Table 1 lists the clinical characteristics and Table 2 lists the laboratory data of the two groups of patients at diagnosis. The comparison of the tested variables shows that the two groups had similar clinical characteristics, as well as laboratory results except for a significant increase in the polymorphonuclear (PMN) cell counts accompanied by a decrease in lymphocytes and monocytes in group A. It should be noted that the LAP score of all patients was within the normal range.

During a median follow-up of 20 and 22.5 months for groups A and B, respectively, there were neither blastic transformations nor unrelated deaths in the respective two groups of patients.

Stoll et al10 observed that less than 10% of patients with the clinical features of ET may have the Philadelphia chromosome in their myeloid cells, which is associated with a poor prognosis.11 Some of the patients, described in small series during the last few years, had several combinations of CML features including leukocytosis, basophilia, low LAP score, or immature myeloid cells in peripheral blood.9-11 

The molecular analysis of the bone marrow aspirates of our ET patients showed that about half of these patients carried the BCR-ABL transcripts in their mononuclear cells. We did not identify which cell lineage expresses BCR-ABL transcripts, but in CML, it is conceived that the translocation originates in a pluripotent stem cell involving both myeloid and lymphoid linages.19 Our BCR-ABL positive group was clinically indistinguishable from the group of BCR-ABL negative ET patients.

The results raise the possibility that BCR-ABL positive ET patients are, in fact, CML patients. We assume that this is not the case because (1) the BCR-ABL positive group had normal LAP scores on admission without any evidence of inflammation, infection or therapy, while 91% of CML patients had low or abscent LAP score²⁰; (2) there was no associated basophilia, in contrast to CML patients in whom basophilia is virtually always present²¹; (3) the majority had no increase in spleen size, whereas splenomegaly is present in about 90% of CML patients at diagnosis²²; (4) there was no blastic transformation or unrelated death in the BCR-ABL positive group during a median follow-up of 22.5 months, which contrasts the onset of blastic crisis in CML patients.23 

It was recently reported that 22 of 73 (30.1%) healthy adults carry the BCR-ABL transcript in their peripheral blood,24 which is quite close to the rates (48%) of BCR-ABL transcripts in the bone marrow aspirates of our ET study group. It could be that by adopting the method used by Biernaux et al,24 which is much more sensitive (1:10⁸ cells) than the one used in our laboratory (1:10⁵), in patients with a myeloproliferative disorder, a higher rate of BCR-ABL positive transcripts may be discovered. This would suggest that the incidence of BCR-ABL transcript found in our study is not a reflection of the incidence found in the general population.

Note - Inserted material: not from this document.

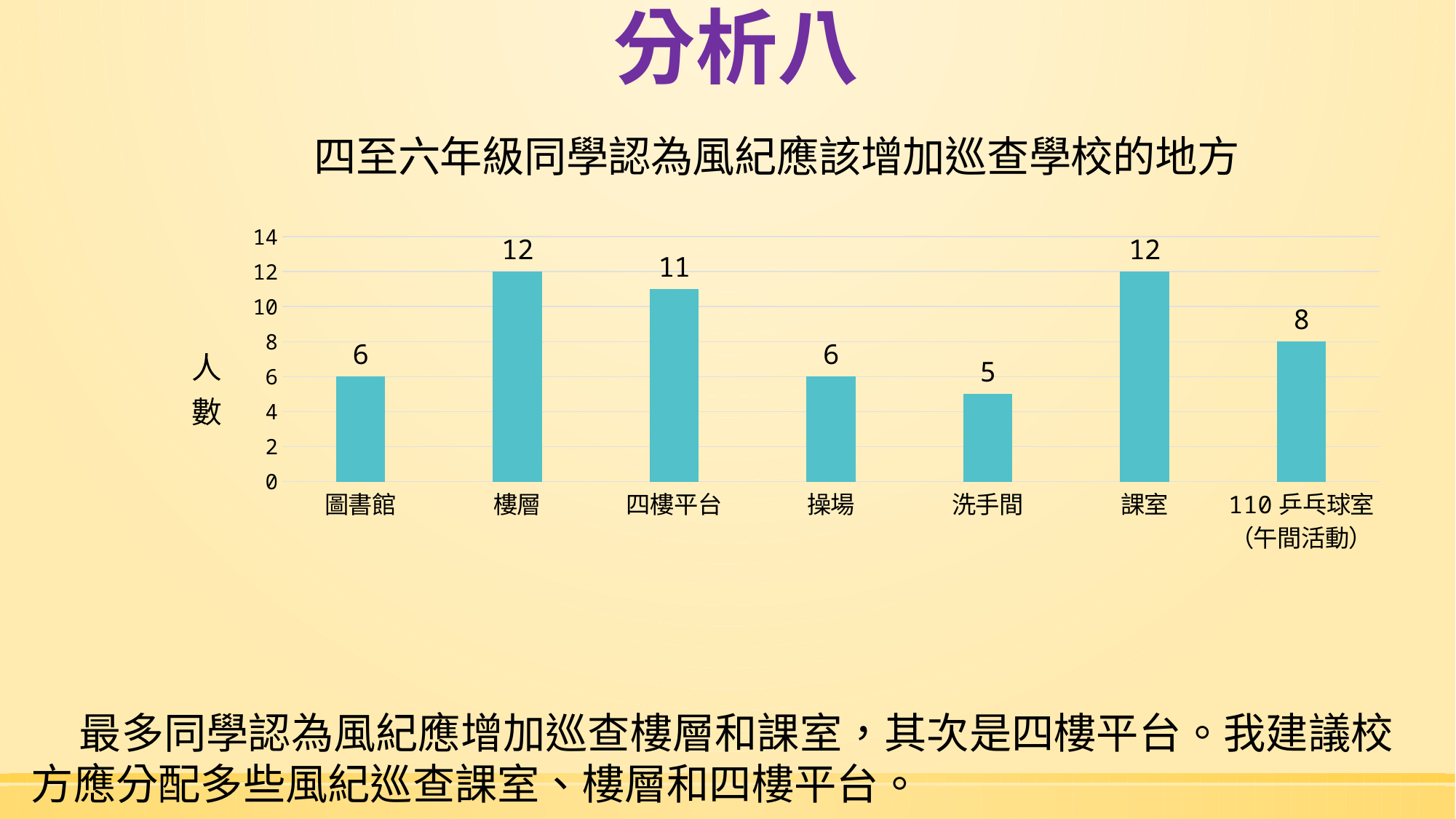
What is the difference between the values for 課室 and 操場? 6 What is the value for 四樓平台? 11 How many categories are shown on the x axis? 7 Is the value for 樓層 greater or less than 10? greater What is the title of the chart? 四至六年級同學認為風紀應該增加巡查學校的地方 Which categories share the highest value? 樓層 and 課室 What kind of chart is shown? bar chart Which is larger, the value for 四樓平台 or the value for 110 乒乓球室（午間活動）? 四樓平台 What is the value for 110 乒乓球室（午間活動）? 8 What is the value for 圖書館? 6 What is the value for 洗手間? 5 Which category has the lowest value? 洗手間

Using the fluorescence in situ hybridization (FISH) technique in adjunct to the cytogenetic analysis may detect complex and subtle rearrangements of Ph translocation (“masked” Ph — chromosome) in 3.4% to 15% of CML cases.25 Because our group was small, the FISH technique would have omitted from the data a negligible part of the patients, which would not change the concept presented herein.

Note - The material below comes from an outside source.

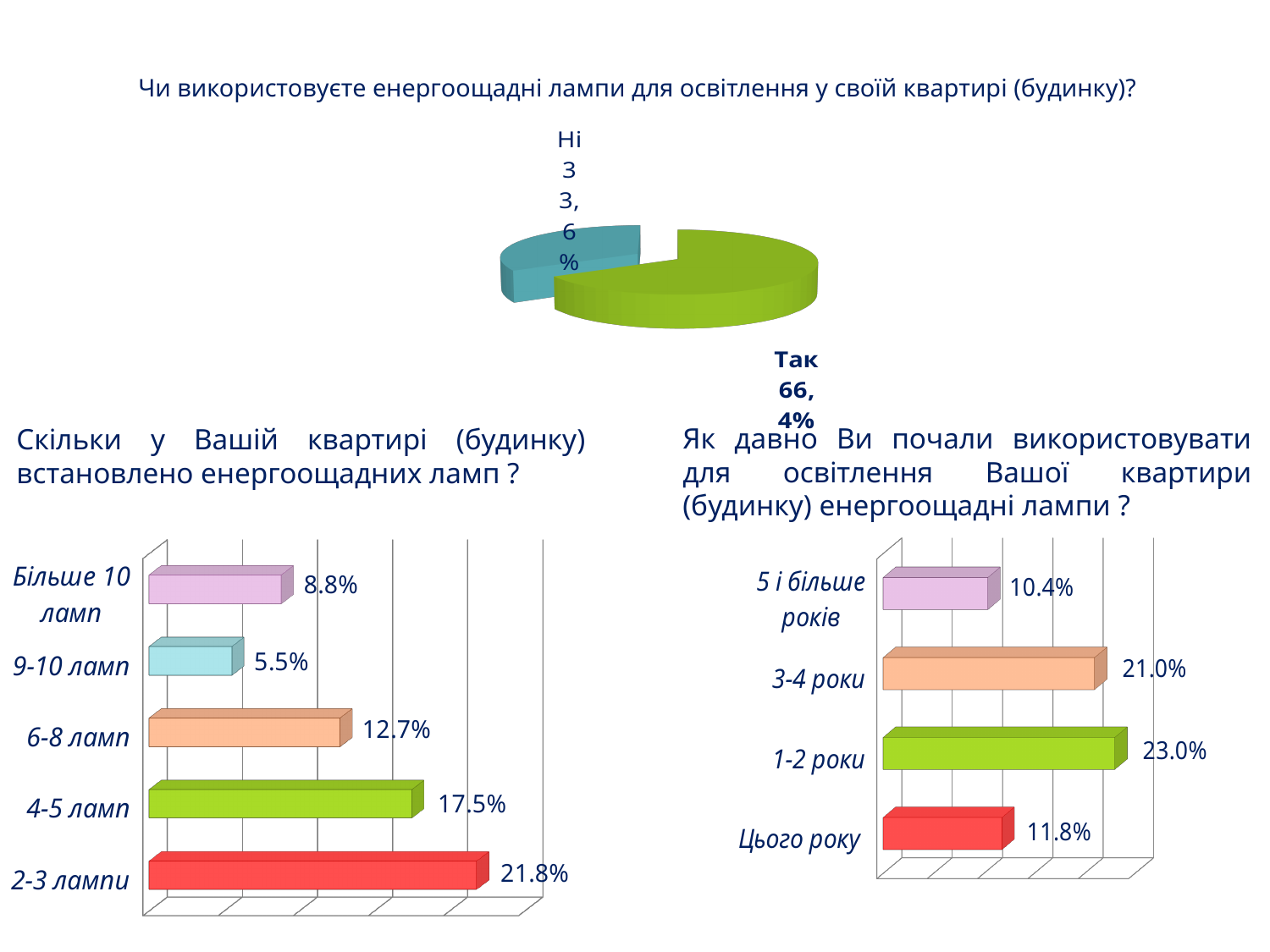
In the bottom-left bar chart (number of energy-saving lamps installed), what is the value for "2-3 лампи"? 21.8% How many categories are shown in the bottom-left bar chart (number of energy-saving lamps installed)? 5 In the bottom-right bar chart (how long energy-saving lamps have been used), which category has the highest value? 1-2 роки What kind of chart is shown at the top of the slide? Pie chart In the bottom-right bar chart (how long energy-saving lamps have been used), which is larger: "Цього року" or "5 і більше років"? Цього року In the bottom-left bar chart (number of energy-saving lamps installed), what is the difference between "4-5 ламп" and "6-8 ламп"? 4.8% In the pie chart at the top of the slide, what share of respondents answered "Ні"? 33,6% What kind of chart is shown at the bottom right of the slide? Bar chart In the bottom-left bar chart (number of energy-saving lamps installed), which category has the lowest value? 9-10 ламп In the bottom-right bar chart (how long energy-saving lamps have been used), what is the difference between "1-2 роки" and "Цього року"? 11.2% In the pie chart at the top of the slide, what share of respondents answered "Так"? 66,4% In the bottom-right bar chart (how long energy-saving lamps have been used), what is the value for "3-4 роки"? 21.0%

It is assumed that random chromosomal aberrations increase with age. However, in our study, the significantly older age of patients in the BCR-ABL positive group was associated with an otherwise normal karyotype except the BCR-ABL fusion gene, which was the only translocation searched for. Thus, the question whether the frequency of BCR-ABL positive status in ET patients is age-dependent remains to be further investigated.

We believe that a longer study follow-up period is needed to observe the sequence of events leading to the appearance of BCR-ABL transcripts and its contribution to the patients' prognosis.

The observation reported herein could have implications on treatment modalities in ET, and the role of interferon treatment in this group should be assessed. In addition, the results may raise the possibility of defining a new variant of ET whose significance is yet to be explored.

In conclusion, we suggest that the BCR-ABL status be examined in ET patients and that they be followed closely to understand the nature of our observation and its importance.